== Exercise prompt ==
Whenever the string "trap" appears in a line below, please copy the line out.

== Records supplied ==
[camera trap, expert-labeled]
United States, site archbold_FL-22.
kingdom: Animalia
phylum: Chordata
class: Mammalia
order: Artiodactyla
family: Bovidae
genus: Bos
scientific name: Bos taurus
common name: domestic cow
...
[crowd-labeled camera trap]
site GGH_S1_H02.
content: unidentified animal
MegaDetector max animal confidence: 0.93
* * *
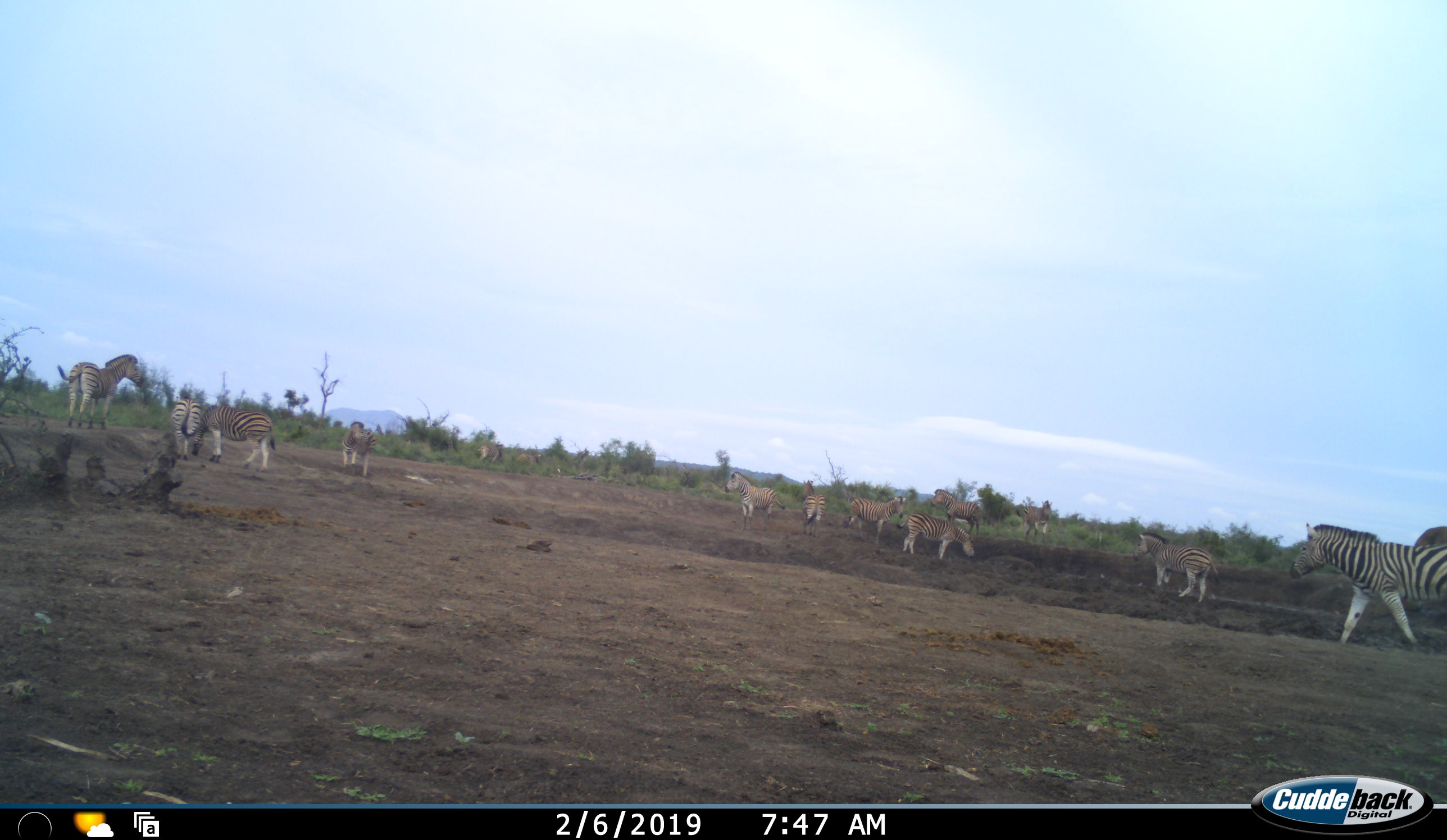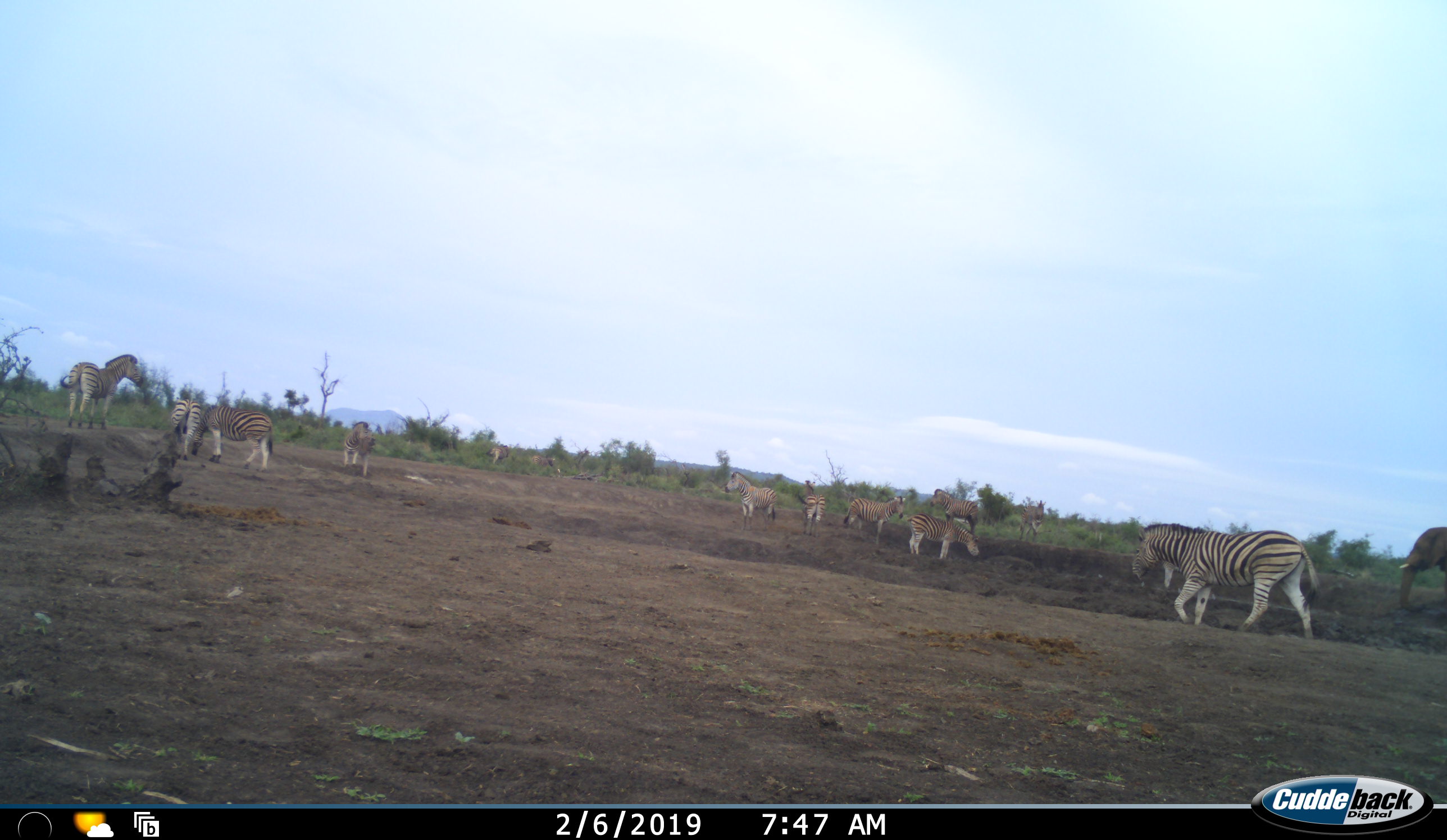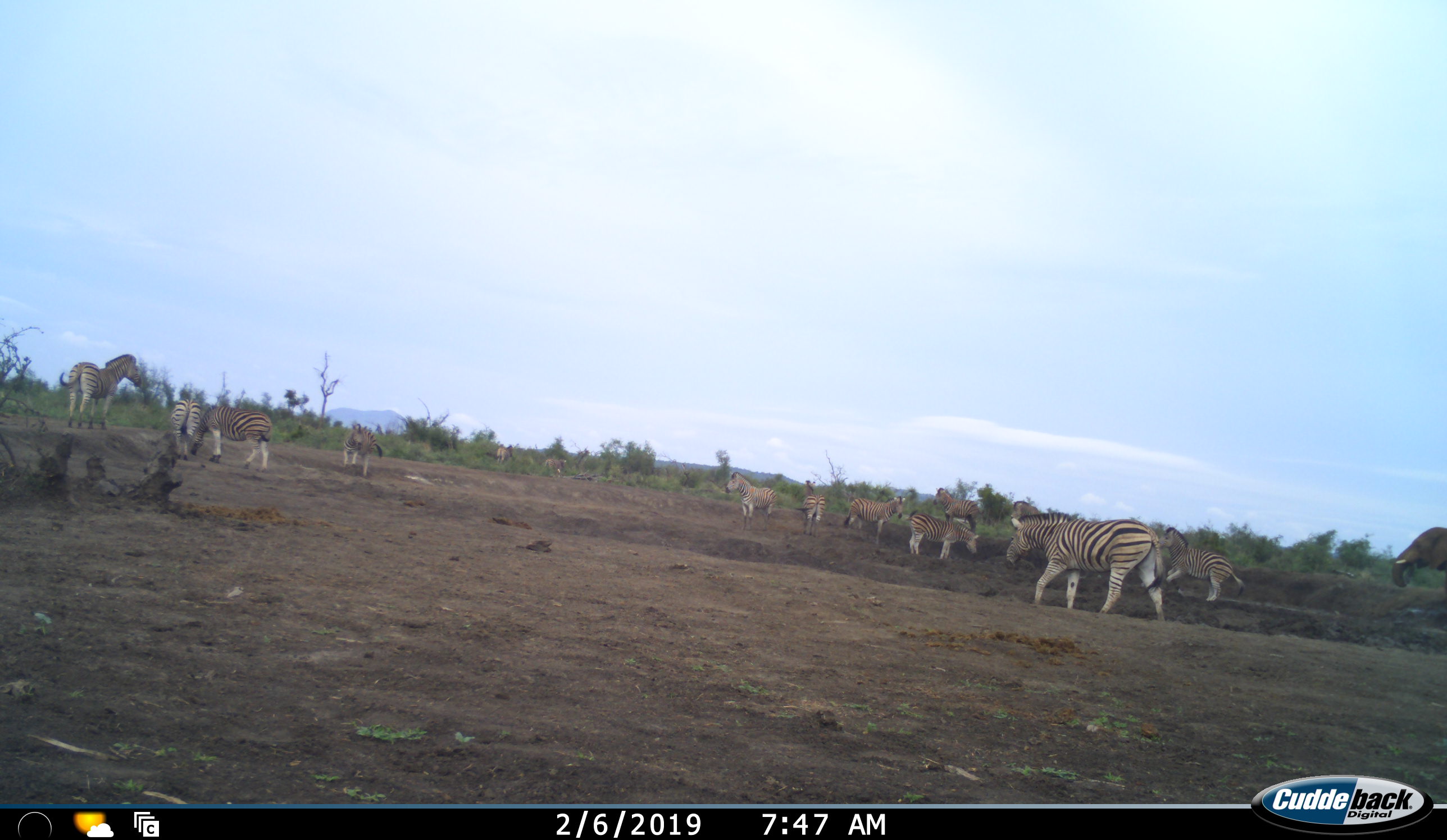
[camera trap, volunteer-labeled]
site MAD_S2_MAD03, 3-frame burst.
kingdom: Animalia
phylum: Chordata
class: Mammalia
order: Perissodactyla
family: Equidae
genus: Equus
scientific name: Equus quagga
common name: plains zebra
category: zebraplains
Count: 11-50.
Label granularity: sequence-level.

== Your solution ==
[camera trap, expert-labeled]
[crowd-labeled camera trap]
[camera trap, volunteer-labeled]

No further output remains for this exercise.